» REQUESTS:
1. In the vSAN ESA RDMA setup text, which command is run in config mode to enable LLDP globally on the switch?
2. Carry on the vSAN ESA RDMA setup text from its final sentence.

To enable the RDMA feature in vSAN ESA, the following components are required.
If your environment meets all the prerequisites, you can proceed to the actual configuration.
First, configure RoCEv2 on the switch.
Since DCBx is based on LLDP, enable LLDP globally by running the lldp run
command in config mode.
When LLDP is enabled, both TX/RX are allowed on all interfaces of the switch.
Use the show lldp
command to check the LLDP configuration status on an interface-by-interface basis.
Configure Lossless Fabric using PFC.
# Config Mode
interface ethernet 3/1/1
dcbx mode ieee
qos trust dscp
priority-flow-control on
priority-flow-control priority 3 no-drop
An example of the interface configuration when the settings completed is shown below.
DCBx/PFC settings must also be configured on the NIC.
There are three types of settings: those that need to be configured at the firmware level, those that need to be configured in both firmware and driver, and those that need to be configured in the driver.

» DATASET EXTRACT:
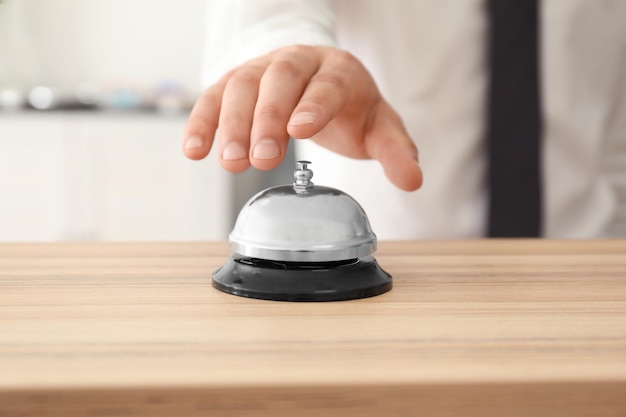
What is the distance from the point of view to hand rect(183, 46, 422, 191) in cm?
61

» REPLIES:
1. lldp run

2.
/opt/mellanox/bin/mlxconfig -d <Device_ID> set \
lldp_nb_dcbx_p1=1 lldp_nb_rx_mode_p1=2 lldp_nb_tx_mode_p1=2 dcbx_willing_p1=1 \
lldp_nb_dcbx_p2=1 lldp_nb_rx_mode_p2=2 lldp_nb_tx_mode_p2=2 dcbx_willing_p2=1 \
dcbx_ieee_p1=1 dcbx_cee_p1=0 dcbx_ieee_p2=1 dcbx_cee_p2=0 \
cnp_dscp_p1=26 cnp_dscp_p2=26 cnp_802p_pro_p1=3 cnp_802p_pro_p2=3
The above firmware configuration sets the PCP/DSCP Class used by the CNP of ECN to 3, enables LLDP/DCBx, and sets the DCBx operation mode to IEEE.
esxcli system module parameters set -m nmlx5_core -p “pfctx=0x08 pfcrx=0x08 trust_state=2 dcbx=1”
esxcli system module parameters set -m nmlx5_rdma -p “pcp_force=3 dscp_force=26”
The above driver parameter configuration configures the PFC Class for RDMA traffic to 3, and then allows the DCBx settings to follow the firmware configuration.
Last but not least, it enables PFC L3 Trust (DSCP) mode.
Finally, you need to reboot the host to apply the firmware and driver settings to ESXi.
Once the host has finished rebooting, you can check the current PFC configuration status of ESXi with the command esxcli network nic dcb status get
.
In an optimal configuration, ETS/ECN should be enabled, but that will be covered in a future article.
With the preparation complete, it is time to actually configure vSAN ESA.
1) From the Cluster Configure > vSAN > Services menu, start the vSAN HCI configuration
2) Enable vSAN ESA
3) Turn on RDMA Support, and turn off Auto-Policy management.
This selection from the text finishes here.